Employees of cannabis multistate operator Green Thumb Industries want to vote on whether they can remove United Food and Commercial Workers (UFCW) Local 360 as their union representative.
Michael Potter, a lead warehouse technician for Chicago-based Green Thumb, filed a petition asking for the vote on behalf of about 275 of his co-workers at five New Jersey locations, according to a news release from the National Right to Work Legal Defense Foundation (NRWLDF).
Attorneys from the NRWLDF, the federal agency that enforces labor law, are providing free legal aid to Potter.
New Jersey doesn’t have a right-to-work law, which means union officials can demand that workers pay union dues or fees to stay employed.
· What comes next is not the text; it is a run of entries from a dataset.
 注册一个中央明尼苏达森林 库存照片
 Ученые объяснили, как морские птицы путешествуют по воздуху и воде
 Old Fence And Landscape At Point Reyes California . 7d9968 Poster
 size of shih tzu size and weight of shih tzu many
Union officials also have monopoly bargaining power, which allows them to speak for every worker in the unit – even those who voted against the union or oppose its presence, the release noted.
“Many of us believe the UFCW does not advance our interests and that we would be better off without the union in our workplace,” Potter said in a statement.
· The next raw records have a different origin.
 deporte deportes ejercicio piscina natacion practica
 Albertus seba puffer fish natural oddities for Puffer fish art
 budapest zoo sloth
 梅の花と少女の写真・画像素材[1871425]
“We simply seek a secret ballot election that was denied to us when the union was installed so we can determine what the majority of Green Thumb employees want.”
The petition seeking the vote was filed just days before the National Labor Relations Board stripped workers of their right to challenge “card check” drives, which allows employees to submit decertification petitions to force a secret ballot vote.
“If Mr. Potter had filed his decertification petition just a week later, workers at Green Thumb Industries would be denied their right to vote out union officials who seized power over them in a hasty and coercive manner,” NRWLDF President Mark Mix said in a statement.